● **Task brief**: Copy out the article below on the Zeroth Law of sports analytics word for word, from its headline through its last sentence.

● **Document text**:
━━━━━━━━━━━━━━━━━━━━

Do you make this mistake in following football?

Avoid the pitfalls of the Zeroth Law of sports analytics

In his first game as an NFL head coach, Josh McDaniels and his Denver Broncos faced a 7–6 deficit with 38 seconds remaining in the game. The Cincinnati Bengals had just scored a touchdown and had the Broncos pinned deep at their own 13 yard line.

On 2nd down, Kyle Orton threw towards the left sideline. The pass got tipped by a defender but fell into the hands of Denver’s Brandon Stokley, who ran into the end zone for the winning score. The play became immortalized as the Immaculate Deflection.

The 2009 Denver Broncos won their first 6 games. This impressive start prompted ESPN’s Tom Jackson to declare McDaniels “one of the great ones.”

The 2009 Denver Broncos finished the season 2–8. They missed the playoffs when they lost to the Kansas City Chiefs, a team that finished 4–12.

The 2010 Broncos started 3–9. McDaniels was fired.

If sports analytics can teach you only one thing, it should be this: never make a judgement based on small sample size. Think of this as the Zeroth Law of sports analytics.

━━━━━━━━━━━━━━━━━━━━

● **Information supplied**:

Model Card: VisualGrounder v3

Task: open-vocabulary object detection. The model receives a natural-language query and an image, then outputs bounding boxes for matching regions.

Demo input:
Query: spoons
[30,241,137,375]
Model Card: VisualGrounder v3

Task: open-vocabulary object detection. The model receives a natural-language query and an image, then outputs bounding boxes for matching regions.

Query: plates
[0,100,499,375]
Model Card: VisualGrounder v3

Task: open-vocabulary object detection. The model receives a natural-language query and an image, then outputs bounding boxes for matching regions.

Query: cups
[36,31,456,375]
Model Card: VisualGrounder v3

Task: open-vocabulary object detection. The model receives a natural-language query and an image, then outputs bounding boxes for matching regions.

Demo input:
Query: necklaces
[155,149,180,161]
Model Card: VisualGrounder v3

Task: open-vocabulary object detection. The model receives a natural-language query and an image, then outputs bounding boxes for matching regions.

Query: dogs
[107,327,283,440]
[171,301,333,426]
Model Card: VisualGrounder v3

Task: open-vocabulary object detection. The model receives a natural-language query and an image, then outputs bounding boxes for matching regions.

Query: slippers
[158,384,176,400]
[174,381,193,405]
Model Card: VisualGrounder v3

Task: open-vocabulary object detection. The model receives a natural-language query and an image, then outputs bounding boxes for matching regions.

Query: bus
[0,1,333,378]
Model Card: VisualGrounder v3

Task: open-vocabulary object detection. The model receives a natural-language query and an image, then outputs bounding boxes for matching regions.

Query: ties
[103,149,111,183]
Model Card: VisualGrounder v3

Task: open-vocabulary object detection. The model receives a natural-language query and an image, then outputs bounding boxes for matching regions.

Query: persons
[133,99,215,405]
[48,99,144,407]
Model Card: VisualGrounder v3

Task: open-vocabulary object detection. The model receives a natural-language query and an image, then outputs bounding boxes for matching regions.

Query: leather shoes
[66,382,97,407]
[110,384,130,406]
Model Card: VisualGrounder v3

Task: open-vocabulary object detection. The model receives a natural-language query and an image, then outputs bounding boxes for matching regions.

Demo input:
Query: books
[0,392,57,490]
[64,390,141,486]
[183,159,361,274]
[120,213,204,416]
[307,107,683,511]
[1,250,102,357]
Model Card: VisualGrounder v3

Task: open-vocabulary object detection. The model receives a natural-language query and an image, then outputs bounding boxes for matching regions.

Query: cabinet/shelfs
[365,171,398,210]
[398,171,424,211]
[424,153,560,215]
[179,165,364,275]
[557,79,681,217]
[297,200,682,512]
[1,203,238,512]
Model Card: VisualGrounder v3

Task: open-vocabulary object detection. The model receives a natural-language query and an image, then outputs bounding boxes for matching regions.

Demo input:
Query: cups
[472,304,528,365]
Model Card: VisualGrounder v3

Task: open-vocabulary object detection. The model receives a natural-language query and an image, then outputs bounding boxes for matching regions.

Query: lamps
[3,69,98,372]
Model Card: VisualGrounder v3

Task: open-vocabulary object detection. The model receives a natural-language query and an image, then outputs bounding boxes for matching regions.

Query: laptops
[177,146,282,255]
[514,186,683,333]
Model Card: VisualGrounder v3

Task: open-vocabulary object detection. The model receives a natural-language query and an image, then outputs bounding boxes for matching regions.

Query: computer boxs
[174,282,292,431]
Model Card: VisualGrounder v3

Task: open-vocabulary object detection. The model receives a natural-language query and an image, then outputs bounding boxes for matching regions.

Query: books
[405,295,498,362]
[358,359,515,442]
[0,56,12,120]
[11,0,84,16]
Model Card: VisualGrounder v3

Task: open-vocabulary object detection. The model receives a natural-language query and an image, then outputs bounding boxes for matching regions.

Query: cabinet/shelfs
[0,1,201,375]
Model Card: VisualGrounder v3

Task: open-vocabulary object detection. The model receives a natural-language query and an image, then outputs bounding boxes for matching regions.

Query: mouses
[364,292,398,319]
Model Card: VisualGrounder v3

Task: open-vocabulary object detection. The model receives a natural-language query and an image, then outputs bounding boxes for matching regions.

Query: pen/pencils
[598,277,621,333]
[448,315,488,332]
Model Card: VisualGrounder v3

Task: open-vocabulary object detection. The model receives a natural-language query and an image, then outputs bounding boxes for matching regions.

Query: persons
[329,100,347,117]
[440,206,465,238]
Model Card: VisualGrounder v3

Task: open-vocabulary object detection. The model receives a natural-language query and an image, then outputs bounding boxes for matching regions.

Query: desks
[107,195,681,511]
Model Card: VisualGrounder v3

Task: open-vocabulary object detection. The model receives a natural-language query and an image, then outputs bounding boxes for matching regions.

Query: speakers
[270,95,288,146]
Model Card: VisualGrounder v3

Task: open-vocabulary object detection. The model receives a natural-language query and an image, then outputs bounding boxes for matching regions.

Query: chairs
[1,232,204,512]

━━━━━━━━━━━━━━━━━━━━

● **Written solution**:
Do you make this mistake in following football?

Avoid the pitfalls of the Zeroth Law of sports analytics

In his first game as an NFL head coach, Josh McDaniels and his Denver Broncos faced a 7–6 deficit with 38 seconds remaining in the game. The Cincinnati Bengals had just scored a touchdown and had the Broncos pinned deep at their own 13 yard line.

On 2nd down, Kyle Orton threw towards the left sideline. The pass got tipped by a defender but fell into the hands of Denver’s Brandon Stokley, who ran into the end zone for the winning score. The play became immortalized as the Immaculate Deflection.

The 2009 Denver Broncos won their first 6 games. This impressive start prompted ESPN’s Tom Jackson to declare McDaniels “one of the great ones.”

The 2009 Denver Broncos finished the season 2–8. They missed the playoffs when they lost to the Kansas City Chiefs, a team that finished 4–12.

The 2010 Broncos started 3–9. McDaniels was fired.

If sports analytics can teach you only one thing, it should be this: never make a judgement based on small sample size. Think of this as the Zeroth Law of sports analytics.